Why? There’s a rumor floating around that BMW is building the Z2. As a two seat front wheel drive roadster!? Why?
Front wheel drive is wonderful for tight packaging requirements, but you still have the compromise of the steered wheels also having to power the vehicle. It makes sense when you need to pack a family into a B class sized car. But it has never made sense in a two seat roadster.
A roadster that intends to provide some semblance of driving enjoyment, to the cognoscenti, is a two seat rear wheel drive platform. It should be nimble, as easy to turn as a go kart. Able to hang the rear end out with abandon. All the while eliciting a smile from the driver.

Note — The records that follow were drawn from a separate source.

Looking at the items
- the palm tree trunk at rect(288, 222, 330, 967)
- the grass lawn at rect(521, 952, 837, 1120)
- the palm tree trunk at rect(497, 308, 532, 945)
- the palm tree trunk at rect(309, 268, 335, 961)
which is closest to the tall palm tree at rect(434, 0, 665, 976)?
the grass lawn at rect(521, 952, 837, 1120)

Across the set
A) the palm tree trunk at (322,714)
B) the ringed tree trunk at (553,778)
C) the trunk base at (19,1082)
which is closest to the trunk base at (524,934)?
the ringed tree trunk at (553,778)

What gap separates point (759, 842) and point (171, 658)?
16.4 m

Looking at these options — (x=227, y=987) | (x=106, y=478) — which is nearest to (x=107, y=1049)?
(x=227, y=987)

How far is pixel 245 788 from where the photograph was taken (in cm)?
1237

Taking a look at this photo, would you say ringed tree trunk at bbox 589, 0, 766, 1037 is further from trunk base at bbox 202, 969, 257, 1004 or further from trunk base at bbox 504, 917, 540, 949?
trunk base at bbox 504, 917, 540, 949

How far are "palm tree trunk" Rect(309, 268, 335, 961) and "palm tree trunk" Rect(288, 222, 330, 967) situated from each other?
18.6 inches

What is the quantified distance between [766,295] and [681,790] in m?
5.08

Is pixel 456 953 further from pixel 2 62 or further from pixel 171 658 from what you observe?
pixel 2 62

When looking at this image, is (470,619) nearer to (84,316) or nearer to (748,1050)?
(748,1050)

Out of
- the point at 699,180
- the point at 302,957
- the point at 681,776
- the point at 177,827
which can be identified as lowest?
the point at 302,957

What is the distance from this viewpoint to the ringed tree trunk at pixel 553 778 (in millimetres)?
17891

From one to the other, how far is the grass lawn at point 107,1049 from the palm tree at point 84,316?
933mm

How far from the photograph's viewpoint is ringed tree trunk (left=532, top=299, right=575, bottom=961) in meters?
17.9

There is one shining example of a small, right priced, right platform roadster and it’s the Mazda MX-5 Miata. Why has Mazda been able to sell so many (9000,000 plus) of these cars in thirty years? Because they got the formula right. (And for those of you who haven’t driven a Miata, you need to).
Or heck, if you want to go a bit upscale, do what Porsche does, a mid-engined sports car, the Boxster. An excellent car. Worth the price of admission too. Or you could find a decent last generation Toyota MR-2.
But a FWD roadster? Please. Does anybody remember the Mercury Capri from the last ’80s? No? Well that tells you something about a the relevance of FWD roadsters. If ever there was a hairdresser’s car, the FWD Capri was it. A poser-mobile, not a sports car. And throw the Punto based Fiat Barchetta in with that too. Neither car sold in the numbers deemed necessary for survival.
The idea that BMW could build a reasonably priced two seat true sports car that would cement younger buyers into the driving qualities of the brand’s products would be great. If BMW has decided that they don’t want to siphon potential sales of the Z4 by making the Z2 front wheel drive, then they are close to, if not having already, lost their way.
A front wheel drive Z2 will be a niche too far. And that’s the opinion of someone that has a Dave Kimble cutaway of Leon Duray’s front wheel drive Miller Indy car hanging prominently on the den wall.